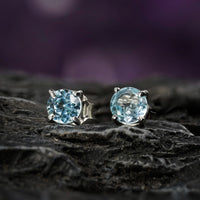 Thumbnail for Aquamarine Stud Earrings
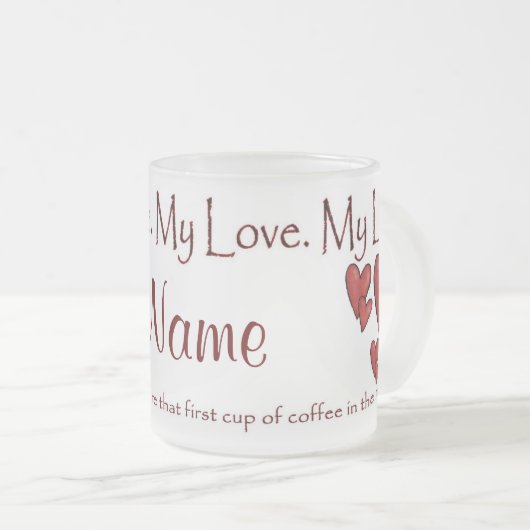 Saint Valentin Mug (3) - Personnaliser (Devant droit)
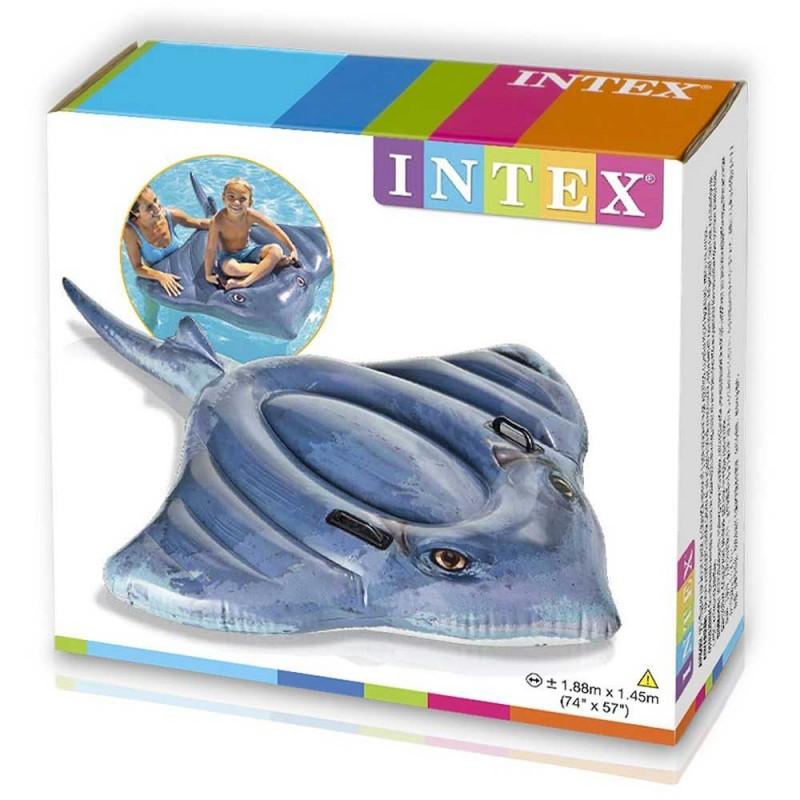 PHAO BƠI HÌNH CÁ ĐUỐI INTEX 57550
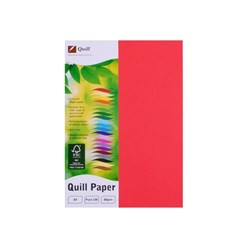 Quill Red A4 80gsm Copy Paper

-.-.-

Task to complete: Give back the material above exactly, without pictures.

Answer to the problem:
 Thumbnail for Aquamarine Stud Earrings
 Saint Valentin Mug (3) - Personnaliser (Devant droit)
 PHAO BƠI HÌNH CÁ ĐUỐI INTEX 57550
 Quill Red A4 80gsm Copy Paper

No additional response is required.